Partai Solidaritas Indonesia (PSI) menolak pasal makar terhadap presiden dan wakil presiden yang hadir di rancangan Kitab Hukum Undang-undang Pidana (KUHP). Terlebih lagi dengan ancaman hukuman mati.
“Mengkriminalkan suatu niat, dengan ancaman hukuman mati adalah suatu hal yang tidak bisa diterima di alam demokrasi, bisa memberangus demokrasi yang kita perjuangkan bersama,” kata Juru Bicara PSI, Rian Ernest, Kamis 19 September 2019
Pasal 167 dalam RKUHP menyebut, “Makar adalah niat untuk melakukan suatu perbuatan yang telah diwujudkan dengan adanya permulaan pelaksanaan perbuatan tersebut.”
Ada tiga jenis makar dalam RKUHP. Yaitu makar terhadap presiden dan wakil presiden, makar terhadap Negara Kesatuan Republik Indonesia (NKRI), dan makar terhadap pemerintahan yang sah.
Untuk dua makar pertama, hukuman maksimal adalah hukuman mati. Sementara, untuk makar terhadap pemerintahan yang sah, hukuman maksimal adalah 12 tahun penjara.
Sejarah mencatat, kata Rian, bahkan di era Hindia Belanda pun, Sukarno didakwa tidak dengan pasal makar, melainkan dengan penyebaran kebencian terhadap penguasa.

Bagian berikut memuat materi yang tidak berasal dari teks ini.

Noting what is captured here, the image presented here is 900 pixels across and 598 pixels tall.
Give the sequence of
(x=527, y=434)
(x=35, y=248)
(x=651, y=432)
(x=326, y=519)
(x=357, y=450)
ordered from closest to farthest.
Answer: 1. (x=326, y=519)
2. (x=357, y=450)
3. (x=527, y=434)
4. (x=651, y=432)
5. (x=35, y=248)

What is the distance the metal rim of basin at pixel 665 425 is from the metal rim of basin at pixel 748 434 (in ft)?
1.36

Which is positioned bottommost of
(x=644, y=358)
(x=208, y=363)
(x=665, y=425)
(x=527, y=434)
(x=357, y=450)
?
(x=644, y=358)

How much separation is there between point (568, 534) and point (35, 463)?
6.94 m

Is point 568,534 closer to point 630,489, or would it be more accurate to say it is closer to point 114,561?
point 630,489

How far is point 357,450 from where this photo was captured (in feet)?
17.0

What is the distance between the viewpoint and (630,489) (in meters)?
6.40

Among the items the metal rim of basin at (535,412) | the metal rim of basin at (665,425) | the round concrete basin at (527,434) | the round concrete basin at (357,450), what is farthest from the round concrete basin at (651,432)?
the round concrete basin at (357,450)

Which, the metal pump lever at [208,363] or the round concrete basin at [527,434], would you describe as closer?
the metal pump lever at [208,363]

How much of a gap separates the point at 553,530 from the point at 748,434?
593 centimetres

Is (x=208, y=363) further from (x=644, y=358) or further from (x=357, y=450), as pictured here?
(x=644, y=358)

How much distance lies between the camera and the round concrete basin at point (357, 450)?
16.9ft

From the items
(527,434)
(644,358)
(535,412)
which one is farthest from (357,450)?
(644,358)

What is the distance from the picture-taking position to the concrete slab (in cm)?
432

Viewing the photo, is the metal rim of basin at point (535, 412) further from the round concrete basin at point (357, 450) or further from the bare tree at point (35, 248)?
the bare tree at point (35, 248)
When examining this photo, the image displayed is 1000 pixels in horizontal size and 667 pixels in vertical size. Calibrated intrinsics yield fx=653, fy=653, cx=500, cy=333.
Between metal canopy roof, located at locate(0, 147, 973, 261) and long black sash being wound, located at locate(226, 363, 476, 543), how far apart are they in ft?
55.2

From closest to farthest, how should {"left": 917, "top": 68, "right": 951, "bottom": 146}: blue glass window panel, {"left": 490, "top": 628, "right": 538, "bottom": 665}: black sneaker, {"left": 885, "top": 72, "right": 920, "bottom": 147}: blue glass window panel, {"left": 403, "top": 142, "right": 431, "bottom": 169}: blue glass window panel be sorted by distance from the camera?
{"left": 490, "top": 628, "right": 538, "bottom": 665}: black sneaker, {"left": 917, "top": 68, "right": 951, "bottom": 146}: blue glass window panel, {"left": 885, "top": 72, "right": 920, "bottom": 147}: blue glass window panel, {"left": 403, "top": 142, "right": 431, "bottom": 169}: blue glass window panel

Bung Karno dipenjara empat tahun. “Jadi pertanyaan terbesar hari ini, apakah Indonesia era kemerdekaan menjadi lebih tidak pro-kebebasan sipil?” kata Rian.
Lulusan Lee Kuan Yew School of Public Policy ini melanjutkan, berbeda cerita bila yang dimaksud dengan ‘makar’ adalah serangan yang nyata kepada presiden dan wakil presiden. Itu lebih jelas dan terukur.
“Kita semua tahu, definisi makar yang mana mau dipakai saja masih simpang siur di antara akademisi hukum: apakah makar termasuk niat atau hanya di serangan nyata. Apa kita mau menghukum mati seseorang atas suatu konsep yang masih simpang siur?” lanjut Rian.
Ia menambahkan, “Posisi PSI tegas, serangan nyata itu lebih jelas dan terukur. Niat itu bisa sangat subyektif dan karet, tergantung agenda penguasa dan politik saat itu.”
Terakhir, ujar Rian, DPR seharusnya mendengar jeritan rakyat dan tidak memaksakan pengesahan RKUHP yang melawan nilai demokrasi dan kebebasan sipil ini.
“Dibahas saja di periode mendatang, undang publik untuk membahas secara cermat. Jangan main ketok,” papar Rian.